不注意でぶつけたり落としたりすることもある。
でも、そんな時はお直しをすることができる。
傷んだら、直してまた使う。
そんなあたりまえのことが、あたりまえでなくなったのはいつからなのだろう。
漆のお椀は、たとえ真っ二つに割れてしまっても、元通りに戻すことができる。
漆は、塗料であると同時に接着剤でもある。
割れた部分を漆でくっ着けて、表面を塗り直せば、元通りなのだ。
お椀の修理は、普通は買った値段の七割から八割程度でできるようだ。
僕の場合は、自分の塗った物に限って、すべて無料でお引き受けしている。
漆の器は、塗り上がった時が完成ではなく、お客さんのところで使われているうちに育っていく。
使えば使うほど、美しくなるのだ。
作り手としては、どんな表情をして、帰ってくるのか楽しみに待っている。
もちろん、時には痛々しいものもあるけれど。
自分専用の食器を持つということは、世界の中でも日本だけの、珍しい習慣だ。
ヨーロッパでも、近くの中国や韓国でも、家族で共用する器があっても、それを取り回して使っている。

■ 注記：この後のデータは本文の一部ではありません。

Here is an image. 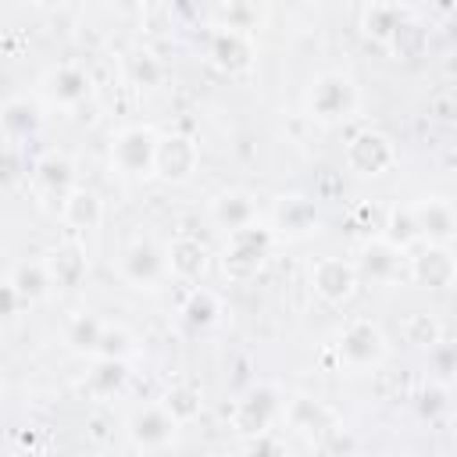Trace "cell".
I'll list each match as a JSON object with an SVG mask.
<instances>
[{
    "label": "cell",
    "instance_id": "cell-16",
    "mask_svg": "<svg viewBox=\"0 0 457 457\" xmlns=\"http://www.w3.org/2000/svg\"><path fill=\"white\" fill-rule=\"evenodd\" d=\"M211 218L225 232H239L246 225H257V196L246 189H225L211 200Z\"/></svg>",
    "mask_w": 457,
    "mask_h": 457
},
{
    "label": "cell",
    "instance_id": "cell-15",
    "mask_svg": "<svg viewBox=\"0 0 457 457\" xmlns=\"http://www.w3.org/2000/svg\"><path fill=\"white\" fill-rule=\"evenodd\" d=\"M211 61L228 71V75H239L253 64V39L250 32H236V29H214L211 36V46H207Z\"/></svg>",
    "mask_w": 457,
    "mask_h": 457
},
{
    "label": "cell",
    "instance_id": "cell-40",
    "mask_svg": "<svg viewBox=\"0 0 457 457\" xmlns=\"http://www.w3.org/2000/svg\"><path fill=\"white\" fill-rule=\"evenodd\" d=\"M14 457H43V453H39V450H32V446H25V450H18Z\"/></svg>",
    "mask_w": 457,
    "mask_h": 457
},
{
    "label": "cell",
    "instance_id": "cell-25",
    "mask_svg": "<svg viewBox=\"0 0 457 457\" xmlns=\"http://www.w3.org/2000/svg\"><path fill=\"white\" fill-rule=\"evenodd\" d=\"M100 332H104V321L93 311H75L64 325V343L79 353H93L100 343Z\"/></svg>",
    "mask_w": 457,
    "mask_h": 457
},
{
    "label": "cell",
    "instance_id": "cell-29",
    "mask_svg": "<svg viewBox=\"0 0 457 457\" xmlns=\"http://www.w3.org/2000/svg\"><path fill=\"white\" fill-rule=\"evenodd\" d=\"M400 332H403V339H407V343H414V346H436V343H439V336H443V328H439L436 314H428V311H411V314L403 318Z\"/></svg>",
    "mask_w": 457,
    "mask_h": 457
},
{
    "label": "cell",
    "instance_id": "cell-43",
    "mask_svg": "<svg viewBox=\"0 0 457 457\" xmlns=\"http://www.w3.org/2000/svg\"><path fill=\"white\" fill-rule=\"evenodd\" d=\"M0 389H4V386H0Z\"/></svg>",
    "mask_w": 457,
    "mask_h": 457
},
{
    "label": "cell",
    "instance_id": "cell-37",
    "mask_svg": "<svg viewBox=\"0 0 457 457\" xmlns=\"http://www.w3.org/2000/svg\"><path fill=\"white\" fill-rule=\"evenodd\" d=\"M18 307H21V296L14 293V286L11 282H0V318H11Z\"/></svg>",
    "mask_w": 457,
    "mask_h": 457
},
{
    "label": "cell",
    "instance_id": "cell-10",
    "mask_svg": "<svg viewBox=\"0 0 457 457\" xmlns=\"http://www.w3.org/2000/svg\"><path fill=\"white\" fill-rule=\"evenodd\" d=\"M311 286L325 303H343L357 289V268L343 257H321L311 264Z\"/></svg>",
    "mask_w": 457,
    "mask_h": 457
},
{
    "label": "cell",
    "instance_id": "cell-2",
    "mask_svg": "<svg viewBox=\"0 0 457 457\" xmlns=\"http://www.w3.org/2000/svg\"><path fill=\"white\" fill-rule=\"evenodd\" d=\"M271 253V228L264 225H246L239 232H228L225 250H221V271L232 282H250Z\"/></svg>",
    "mask_w": 457,
    "mask_h": 457
},
{
    "label": "cell",
    "instance_id": "cell-36",
    "mask_svg": "<svg viewBox=\"0 0 457 457\" xmlns=\"http://www.w3.org/2000/svg\"><path fill=\"white\" fill-rule=\"evenodd\" d=\"M86 439H89L93 446H107V443L114 439V418H111L107 411H93V414L86 418Z\"/></svg>",
    "mask_w": 457,
    "mask_h": 457
},
{
    "label": "cell",
    "instance_id": "cell-17",
    "mask_svg": "<svg viewBox=\"0 0 457 457\" xmlns=\"http://www.w3.org/2000/svg\"><path fill=\"white\" fill-rule=\"evenodd\" d=\"M457 268H453V253L450 246H421L414 257H411V278L428 286V289H446L453 282Z\"/></svg>",
    "mask_w": 457,
    "mask_h": 457
},
{
    "label": "cell",
    "instance_id": "cell-12",
    "mask_svg": "<svg viewBox=\"0 0 457 457\" xmlns=\"http://www.w3.org/2000/svg\"><path fill=\"white\" fill-rule=\"evenodd\" d=\"M43 93L54 107H79L89 93H93V82L86 75V68L79 64H57L43 75Z\"/></svg>",
    "mask_w": 457,
    "mask_h": 457
},
{
    "label": "cell",
    "instance_id": "cell-8",
    "mask_svg": "<svg viewBox=\"0 0 457 457\" xmlns=\"http://www.w3.org/2000/svg\"><path fill=\"white\" fill-rule=\"evenodd\" d=\"M278 411H282L278 407V393L271 386H257V389H250L246 396L236 400V407H232V428L250 439L257 432H268V425L275 421Z\"/></svg>",
    "mask_w": 457,
    "mask_h": 457
},
{
    "label": "cell",
    "instance_id": "cell-20",
    "mask_svg": "<svg viewBox=\"0 0 457 457\" xmlns=\"http://www.w3.org/2000/svg\"><path fill=\"white\" fill-rule=\"evenodd\" d=\"M32 182H36V189L46 196V200H64L75 186H71V161L64 157V154H57V150H50V154H43L39 161H36V168H32Z\"/></svg>",
    "mask_w": 457,
    "mask_h": 457
},
{
    "label": "cell",
    "instance_id": "cell-32",
    "mask_svg": "<svg viewBox=\"0 0 457 457\" xmlns=\"http://www.w3.org/2000/svg\"><path fill=\"white\" fill-rule=\"evenodd\" d=\"M36 121L39 118H36V107L29 100H11L4 107V114H0V125H4L7 136H29L36 129Z\"/></svg>",
    "mask_w": 457,
    "mask_h": 457
},
{
    "label": "cell",
    "instance_id": "cell-35",
    "mask_svg": "<svg viewBox=\"0 0 457 457\" xmlns=\"http://www.w3.org/2000/svg\"><path fill=\"white\" fill-rule=\"evenodd\" d=\"M246 457H289L286 443L268 428V432H257L246 439Z\"/></svg>",
    "mask_w": 457,
    "mask_h": 457
},
{
    "label": "cell",
    "instance_id": "cell-39",
    "mask_svg": "<svg viewBox=\"0 0 457 457\" xmlns=\"http://www.w3.org/2000/svg\"><path fill=\"white\" fill-rule=\"evenodd\" d=\"M7 179H14V161H11V154L0 157V182H7Z\"/></svg>",
    "mask_w": 457,
    "mask_h": 457
},
{
    "label": "cell",
    "instance_id": "cell-1",
    "mask_svg": "<svg viewBox=\"0 0 457 457\" xmlns=\"http://www.w3.org/2000/svg\"><path fill=\"white\" fill-rule=\"evenodd\" d=\"M303 104H307V118L311 121H318V125H339V121H346V118L357 114L361 93H357V86H353L350 75H343V71H321L307 86Z\"/></svg>",
    "mask_w": 457,
    "mask_h": 457
},
{
    "label": "cell",
    "instance_id": "cell-38",
    "mask_svg": "<svg viewBox=\"0 0 457 457\" xmlns=\"http://www.w3.org/2000/svg\"><path fill=\"white\" fill-rule=\"evenodd\" d=\"M443 396H446V393H443V389H439V386H436V389H432V396H428V393H425V403H421V411H425V414H432V411H439V407H443V403H446V400H443Z\"/></svg>",
    "mask_w": 457,
    "mask_h": 457
},
{
    "label": "cell",
    "instance_id": "cell-34",
    "mask_svg": "<svg viewBox=\"0 0 457 457\" xmlns=\"http://www.w3.org/2000/svg\"><path fill=\"white\" fill-rule=\"evenodd\" d=\"M214 14L221 18L218 29H236V32H250L257 21V7H250V4H228V7H218Z\"/></svg>",
    "mask_w": 457,
    "mask_h": 457
},
{
    "label": "cell",
    "instance_id": "cell-42",
    "mask_svg": "<svg viewBox=\"0 0 457 457\" xmlns=\"http://www.w3.org/2000/svg\"><path fill=\"white\" fill-rule=\"evenodd\" d=\"M343 457H357V453H343Z\"/></svg>",
    "mask_w": 457,
    "mask_h": 457
},
{
    "label": "cell",
    "instance_id": "cell-33",
    "mask_svg": "<svg viewBox=\"0 0 457 457\" xmlns=\"http://www.w3.org/2000/svg\"><path fill=\"white\" fill-rule=\"evenodd\" d=\"M100 361H125L132 353V336L121 328V325H104L100 332V343L93 350Z\"/></svg>",
    "mask_w": 457,
    "mask_h": 457
},
{
    "label": "cell",
    "instance_id": "cell-30",
    "mask_svg": "<svg viewBox=\"0 0 457 457\" xmlns=\"http://www.w3.org/2000/svg\"><path fill=\"white\" fill-rule=\"evenodd\" d=\"M86 386H89L96 396H111V393H118V389L125 386V361H100V364L89 371Z\"/></svg>",
    "mask_w": 457,
    "mask_h": 457
},
{
    "label": "cell",
    "instance_id": "cell-26",
    "mask_svg": "<svg viewBox=\"0 0 457 457\" xmlns=\"http://www.w3.org/2000/svg\"><path fill=\"white\" fill-rule=\"evenodd\" d=\"M161 407H164V411L175 418V425H186V421H193V418L200 414L204 400H200V389H196V386H189V382H179V386H171V389L164 393Z\"/></svg>",
    "mask_w": 457,
    "mask_h": 457
},
{
    "label": "cell",
    "instance_id": "cell-28",
    "mask_svg": "<svg viewBox=\"0 0 457 457\" xmlns=\"http://www.w3.org/2000/svg\"><path fill=\"white\" fill-rule=\"evenodd\" d=\"M182 314L189 318V325L207 328V325H214V321H218V314H221V300H218V293H211V289L196 286V289L186 296Z\"/></svg>",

日本のようにお父さんのお椀、お母さんのお椀、僕のお椀といった個人的な区別はないんじゃないかな。
それは、また日本人だけが、器を手にとって、持ちあげて、口に直接つけて、中の食べ物をいただくという特殊な習慣を持っているからだろうか。
くちびるは、皮膚の中でもっとも敏感な触覚を持っている。
近隣のアジア諸国のように、日本では金属の器が馴染まないのは、くちびるが漆に触れた時の心地よさを知っているからではないだろうか。
漆は、固まるとガラスに近いような硬度を持っているにもかかわらず、触れると人肌に近いような柔らかさを感じることができる。
口に触れた時のなじみがとてもよいのだ。
それだけで、中の食べ物をおいしく感じることができる。
人が生きてゆくのに、大切にできるもの、愛着のあるものが、身の回りにたくさんあったほうがいいと僕は思う。
それは、このあいだ植えたばかりのドングリの苗でもいいし、家族とともにした食事の思い出が染み込んだ一つのお椀でもいい。